**Bloc de texte**
--------

Régit la création de l'ordre des médecins:

  • constitué de :
    • 10 conseils provinciaux : nombre de membres effectifs et suppléants fixé par le Roi, mandats de 6 ans renouvelables par moitié tous les 3 ans, élus par les membres non suspendus, vote obligatoire, un assesseur juridique nommé par le roi, voix consultative du membre du CN élu par le CP, élit son président, vice-président et secrétaire [= bureau]
    • 2 conseils d'appels : néerlandophone et francophone, 5 médecins élus par les conseils provinciaux + suppléants, mandats de 6 ans rééligibles + 5 membres conseillers à la cour d'appel nommés par le roi, un greffier, vote obligatoire, président et rapporteurs nommés par le roi
    • d'un conseil national : 1 chambre FR et 1 NL, 10 médecins élus par les conseils provinciaux, mandats de 6 ans renouvelables 1 fois, 6 médecins nommés par le roi sur présentation des facultés de médecine + suppléants, 1 greffier docteur en droit nommé par le roi, 1 président magistrat de la cour de cassation, 1 vice-président par chambre élu par les membres, président + vices-présidents+ juriste = bureau
  • personnalité civile de droit public
  • comprend tous les médecins inscrit au tableau de l'ordre de la province où ils exercent (inscription à un seul tableau) 

Missions des Conseils provinciaux :

  • Dresser le tableau des médecins
  • Veiller au respect de la déontologie, réprimer les fautes professionnelles ou non
  • Donner aux membres des avis sur des problèmes non prévus dans le code de déontologie
  • Signaler les cas d'exercice illégal
  • Arbitrer les contestations d'honoraires
  • Répondre aux demandes d'avis des tribunaux concernant les contestations d'honoraires
  • Fixer la cotisation

Missions des Conseils d'appel :

  • Juger en appel des décisions disciplinaires des conseils provinciaux :
    • Appel par le médecin sanctionné, le magistrat assesseur du conseil provincial ou le (vice)-président du conseil national
    • L'appel est suspensif
    • Seul recours supplémentaire : Cour de Cassation

Mission du Conseil National :

  • Élaborer et adapter le code de déontologie médicale (principes et règles de moralité, d'honneur, de discrétion et de dévouement nécessaire à la profession)

--------

**Questions à traiter**
• A. Recopiez le passage du texte sur l'ordre des médecins qui commence par « Mission du Conseil » et se poursuit jusqu'à « à la profession) ».
• B. Selon le texte sur l'ordre des médecins, quel est le seul recours supplémentaire après une décision d'un conseil d'appel ?
Les lignes ci-dessous constituent un matériau distinct du texte.

Données recueillies:
--------

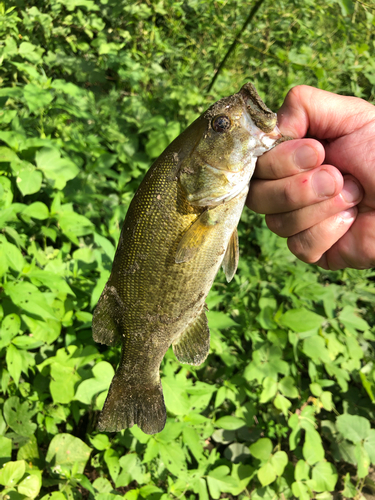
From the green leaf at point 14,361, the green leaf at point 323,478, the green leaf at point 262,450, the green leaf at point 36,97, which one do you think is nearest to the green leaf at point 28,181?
the green leaf at point 36,97

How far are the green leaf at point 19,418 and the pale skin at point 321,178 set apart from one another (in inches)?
73.4

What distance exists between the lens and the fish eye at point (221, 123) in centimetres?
147

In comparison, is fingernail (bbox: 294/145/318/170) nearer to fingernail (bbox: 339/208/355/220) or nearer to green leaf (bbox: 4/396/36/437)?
fingernail (bbox: 339/208/355/220)

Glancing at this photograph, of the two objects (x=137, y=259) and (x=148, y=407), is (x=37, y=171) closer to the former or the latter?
(x=137, y=259)

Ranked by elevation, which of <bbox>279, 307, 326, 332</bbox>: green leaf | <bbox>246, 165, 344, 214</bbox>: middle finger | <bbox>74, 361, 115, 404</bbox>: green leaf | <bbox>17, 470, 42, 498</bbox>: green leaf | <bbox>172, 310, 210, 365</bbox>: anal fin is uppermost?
<bbox>246, 165, 344, 214</bbox>: middle finger

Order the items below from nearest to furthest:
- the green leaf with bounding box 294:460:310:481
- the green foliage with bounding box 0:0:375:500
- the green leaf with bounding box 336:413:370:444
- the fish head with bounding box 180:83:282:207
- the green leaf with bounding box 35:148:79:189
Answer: the fish head with bounding box 180:83:282:207
the green foliage with bounding box 0:0:375:500
the green leaf with bounding box 35:148:79:189
the green leaf with bounding box 294:460:310:481
the green leaf with bounding box 336:413:370:444

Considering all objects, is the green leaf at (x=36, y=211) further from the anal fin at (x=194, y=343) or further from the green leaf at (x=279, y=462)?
the green leaf at (x=279, y=462)

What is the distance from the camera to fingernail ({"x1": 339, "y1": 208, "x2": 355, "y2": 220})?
1.88 metres

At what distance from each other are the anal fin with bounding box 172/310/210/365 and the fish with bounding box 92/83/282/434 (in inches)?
4.1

--------

**Réponses numérotées**
• A.
Mission du Conseil National :

  • Élaborer et adapter le code de déontologie médicale (principes et règles de moralité, d'honneur, de discrétion et de dévouement nécessaire à la profession)

• B. La Cour de cassation.